Last Monday, which was a bank holiday here, Laura and her new husband David picked me up and we drove over to Crystal Palace Park, south of the river. The enormous glass, iron and wood structure that was built for the great Crystal Palace Exhibition in London in 1851 was later moved here, where it remained until it burned down in 1936. (For some pictures and information about the structure and exhibit, see http://www.st-andrews.ac.uk/~city19c/viccity/crystal1.html and http://en.wikipedia.org/wiki/The_Crystal_Palace).
Life-sized (well, maybe not quite life-sized, but big!) plaster replicas of dinosaurs were commissioned and were part of the exhibit, and they are still around the grounds of the park, along with models of more modern animals - elk, tapirs, etc. The palace was on a hill, and standing atop it you get sweeping views of the countryside to the south (the city falls away and greenery takes over pretty quickly once you're outside Greater London) and to the north, where you can see the City, with St. Paul's and the modern office building nicknamed The Gherkin.
Last night, my friends Tim, Alice, Alison and I met my friend Bucky outside the Canary Wharf station for a tour of the Island, dinner, and a visit to the local. Bucky runs the theatre program at the London branch of the American School in St. John's Wood, and spends more time around Americans than around Brits, and had been to the Isle of Dogs only a few times, and then only to Canary Wharf.
From the first years of the 19th century until the 1960's, the Isle of Dogs was home to London's major ports. When container shipping took hold, the docks gradually fell into disuse, leaving acres of derelict buildings and massive unemployment. In the early 1990s, an adventurous financier built Canada Tower, Britain's tallest building, hoping to create a new commerical center. At first it sat largely empty, but soon business took off. The publishing industry, long located at and sometimes simply referred to as "Fleet Street," moved to Canary Wharf, as did other businesses. Now there are many skyscrapers with housing Citibank, Barclay's, and other international corporations, with luxury flats and hotels. When I asked a cab driver to take me to the Isle of Dogs, he said, "Oh, the Isle of Money." But it's not all like that.

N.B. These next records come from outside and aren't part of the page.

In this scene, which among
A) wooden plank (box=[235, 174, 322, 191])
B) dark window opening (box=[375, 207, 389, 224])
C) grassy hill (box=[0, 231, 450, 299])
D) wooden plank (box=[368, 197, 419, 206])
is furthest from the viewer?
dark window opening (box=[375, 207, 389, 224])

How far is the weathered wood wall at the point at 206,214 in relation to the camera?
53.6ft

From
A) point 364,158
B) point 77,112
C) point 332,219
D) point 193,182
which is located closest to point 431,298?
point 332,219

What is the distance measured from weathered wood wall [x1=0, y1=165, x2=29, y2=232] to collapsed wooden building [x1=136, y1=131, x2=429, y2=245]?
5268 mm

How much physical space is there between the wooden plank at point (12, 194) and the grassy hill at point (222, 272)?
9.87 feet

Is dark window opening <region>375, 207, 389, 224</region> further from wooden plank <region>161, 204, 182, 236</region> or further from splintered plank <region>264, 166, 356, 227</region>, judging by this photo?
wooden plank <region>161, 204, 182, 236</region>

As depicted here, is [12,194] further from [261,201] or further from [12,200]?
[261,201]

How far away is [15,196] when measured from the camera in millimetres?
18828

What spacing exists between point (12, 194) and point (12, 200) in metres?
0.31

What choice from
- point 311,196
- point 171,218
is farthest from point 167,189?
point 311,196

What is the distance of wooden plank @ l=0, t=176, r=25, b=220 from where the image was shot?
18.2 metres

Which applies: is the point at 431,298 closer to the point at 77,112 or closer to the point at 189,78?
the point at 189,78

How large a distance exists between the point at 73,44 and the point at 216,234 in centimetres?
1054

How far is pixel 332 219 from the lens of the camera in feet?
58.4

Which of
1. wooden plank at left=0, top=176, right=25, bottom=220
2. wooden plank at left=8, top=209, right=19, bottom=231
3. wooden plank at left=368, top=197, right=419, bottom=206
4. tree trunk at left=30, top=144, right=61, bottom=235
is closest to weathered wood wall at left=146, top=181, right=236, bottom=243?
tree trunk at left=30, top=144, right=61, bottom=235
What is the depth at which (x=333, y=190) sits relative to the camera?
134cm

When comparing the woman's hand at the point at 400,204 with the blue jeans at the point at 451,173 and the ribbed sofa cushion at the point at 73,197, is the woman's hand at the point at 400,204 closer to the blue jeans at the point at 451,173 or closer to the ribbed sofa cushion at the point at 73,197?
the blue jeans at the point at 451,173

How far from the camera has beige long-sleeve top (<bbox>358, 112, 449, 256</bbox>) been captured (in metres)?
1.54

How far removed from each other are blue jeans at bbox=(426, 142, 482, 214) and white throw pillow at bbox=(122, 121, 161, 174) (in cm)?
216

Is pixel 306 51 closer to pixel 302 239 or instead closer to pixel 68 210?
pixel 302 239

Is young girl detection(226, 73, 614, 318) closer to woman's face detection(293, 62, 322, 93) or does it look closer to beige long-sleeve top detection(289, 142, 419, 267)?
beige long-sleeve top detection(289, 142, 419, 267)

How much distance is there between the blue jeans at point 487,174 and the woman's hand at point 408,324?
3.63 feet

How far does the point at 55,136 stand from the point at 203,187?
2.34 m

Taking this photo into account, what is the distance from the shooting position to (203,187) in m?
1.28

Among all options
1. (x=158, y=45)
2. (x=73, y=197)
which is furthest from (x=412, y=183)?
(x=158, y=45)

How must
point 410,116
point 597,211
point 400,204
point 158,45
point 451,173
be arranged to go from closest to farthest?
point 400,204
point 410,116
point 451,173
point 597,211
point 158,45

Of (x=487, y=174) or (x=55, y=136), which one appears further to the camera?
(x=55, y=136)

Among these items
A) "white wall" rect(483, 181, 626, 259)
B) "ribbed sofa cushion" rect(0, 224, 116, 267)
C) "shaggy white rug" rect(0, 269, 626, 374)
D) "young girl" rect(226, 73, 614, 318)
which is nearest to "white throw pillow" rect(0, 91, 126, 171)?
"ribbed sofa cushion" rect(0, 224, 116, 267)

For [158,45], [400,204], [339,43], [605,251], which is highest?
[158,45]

We walked to South Quay and then around the docks to near Millwall and the Mudchute DLR station, and then cut through Mudchute Farm and Millwall Park. Tim said that Mudchute is the largest farm inside a city. I think! There are allotments, or community garden plots, as well as sheep, cows, goats and other farm animals. The Mudchute is so named because when the second set of docks were being built in the mid-19th century, the excavated dirt was thrown up into a berm alongside the channel - and there it remains. It's a lovely oasis of green.
Donna met us at Memsaheb, my favorite Indian restaurant here, right on the river, and had a great meal, then walked along the river back to my old neighborhood. The Observatory in Greenwich projects a green laser beam along the meridien line, which shoots hot and bright in the dark above the river. We went for a drink at the Lord Nelson put, my old haunt. The Nelson's been there since about 1850, and for decades was a dockies' pub, catering to the dockworkers that were the Island's main population from about 1800 to 1900 or so.
The southwest quadrant of the Island, especially, still has a very neighborhoody feel, with many dockers' cottages that were built in the late 19th and early 20th centuries. The area along the river was heavily industrial from the second half of the 19th century, and was badly bombed during the World War II, with many civilian deaths. Now most of the river front has newer upscale flats. But in other places, there are still many people whose families have lived on the Island for years.
I really enjoyed living in this neighborhood when I was here for almost a year and a half two years ago caring for my mother. Since there are only two ways onto the Isle of Dogs by car (Blackwall Tunnel at the northeast and the Limehouse Link at the northwest), it's a lot more quiet and laid back than central London.
If you look at maps showing the Island up until the beginning of the 19th century, there isn't much there. A road around the perimeter, and one leading up the center of the horseshoe-shaped peninsula, with a ferry house at the foot of the island, near where the roads intersect, and a chapel house partway up the north-south middle road.
I lived where that north-south road, Eastferry Road, intersects the perimeter road, which is Westferry Road on the west and Manchester Road on the east. A couple hundred feet away, closer to the water, was the site of the ferry to Greenwich, which was there at least since the 14th century. Samuel Pepys got stuck there for a day, trying to get to a wedding south of the river. For all that time, there has always been a public house near the site, though the current Ferry House pub is only about 200 years old.